# WHAT IS REQUIRED:
Print every entry word for word, but omit the pictures.

# MATERIAL TO PROCESS:

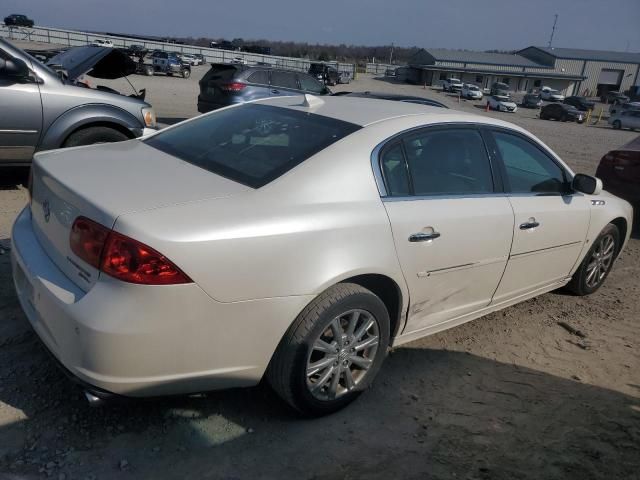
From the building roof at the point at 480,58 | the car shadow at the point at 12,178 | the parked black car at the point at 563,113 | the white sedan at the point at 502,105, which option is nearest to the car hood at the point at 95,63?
the car shadow at the point at 12,178

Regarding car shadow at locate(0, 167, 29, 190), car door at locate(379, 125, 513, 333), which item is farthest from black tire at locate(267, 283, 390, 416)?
car shadow at locate(0, 167, 29, 190)

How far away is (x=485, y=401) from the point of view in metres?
3.20

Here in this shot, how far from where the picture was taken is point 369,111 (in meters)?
3.34

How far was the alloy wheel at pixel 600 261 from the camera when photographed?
467cm

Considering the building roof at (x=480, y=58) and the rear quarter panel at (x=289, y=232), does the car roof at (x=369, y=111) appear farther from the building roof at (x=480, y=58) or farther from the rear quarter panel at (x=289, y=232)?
the building roof at (x=480, y=58)

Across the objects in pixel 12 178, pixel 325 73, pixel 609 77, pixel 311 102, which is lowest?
pixel 325 73

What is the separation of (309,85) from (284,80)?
39.2 inches

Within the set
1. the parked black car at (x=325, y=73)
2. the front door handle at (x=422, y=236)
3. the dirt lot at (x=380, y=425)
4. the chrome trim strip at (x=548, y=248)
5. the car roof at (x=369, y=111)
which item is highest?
the car roof at (x=369, y=111)

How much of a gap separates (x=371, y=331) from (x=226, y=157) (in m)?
1.23

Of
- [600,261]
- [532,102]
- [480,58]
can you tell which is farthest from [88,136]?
[480,58]

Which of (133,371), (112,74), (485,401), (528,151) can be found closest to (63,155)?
(133,371)

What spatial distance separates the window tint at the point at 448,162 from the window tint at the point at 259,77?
11.0 meters

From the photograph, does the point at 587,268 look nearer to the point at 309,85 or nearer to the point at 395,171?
the point at 395,171

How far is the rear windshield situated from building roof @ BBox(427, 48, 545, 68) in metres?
81.5
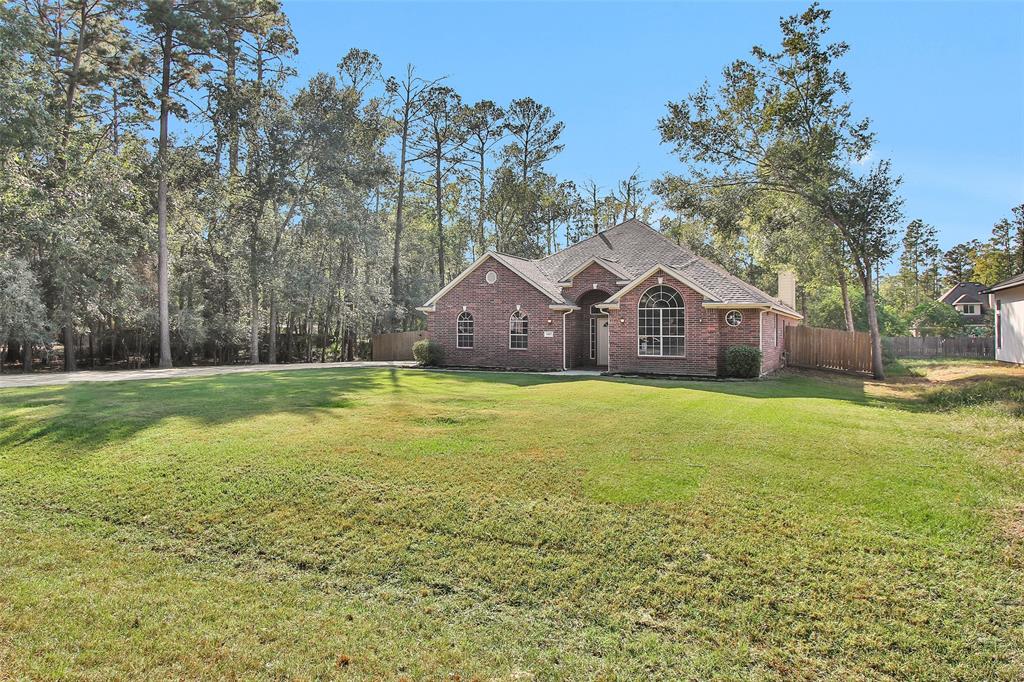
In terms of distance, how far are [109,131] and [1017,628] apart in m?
34.0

# SOLUTION FOR THIS TASK:
From the building roof at the point at 480,58 | the car shadow at the point at 12,178 | the parked black car at the point at 563,113 | the white sedan at the point at 502,105, which option is nearest to the car hood at the point at 95,63?
the car shadow at the point at 12,178

Regarding car shadow at locate(0, 167, 29, 190), car door at locate(379, 125, 513, 333), which item is farthest from black tire at locate(267, 283, 390, 416)?
car shadow at locate(0, 167, 29, 190)

How far away is (x=485, y=401) from the point of view in metres?
3.20

Here in this shot, how far from where the picture was taken is point 369,111 (in meters)?
3.34

How far was the alloy wheel at pixel 600 261 from the camera when photographed?
467cm

Considering the building roof at (x=480, y=58) and the rear quarter panel at (x=289, y=232), does the car roof at (x=369, y=111) appear farther from the building roof at (x=480, y=58) or farther from the rear quarter panel at (x=289, y=232)?
the building roof at (x=480, y=58)

Across the objects in pixel 12 178, pixel 325 73, pixel 609 77, pixel 311 102, which is lowest?
pixel 325 73

What is the separation of (309,85) from (284,80)?
39.2 inches

Within the set
1. the parked black car at (x=325, y=73)
2. the front door handle at (x=422, y=236)
3. the dirt lot at (x=380, y=425)
4. the chrome trim strip at (x=548, y=248)
5. the car roof at (x=369, y=111)
which item is highest?
the car roof at (x=369, y=111)

How much of a gap separates (x=371, y=331) from (x=226, y=157) (in m)?
1.23

Of
- [600,261]
- [532,102]
- [480,58]
can you tell which is farthest from [88,136]?
[480,58]

Which of (133,371), (112,74), (485,401), (528,151) can be found closest to (63,155)?
(133,371)

What spatial distance separates the window tint at the point at 448,162 from the window tint at the point at 259,77?
11.0 meters

From the photograph, does the point at 587,268 look nearer to the point at 309,85 or nearer to the point at 395,171?
the point at 395,171

How far is the rear windshield situated from building roof @ BBox(427, 48, 545, 68) in metres?
81.5
In terms of distance, how far are [109,131] and [1017,628] apart in m?
34.0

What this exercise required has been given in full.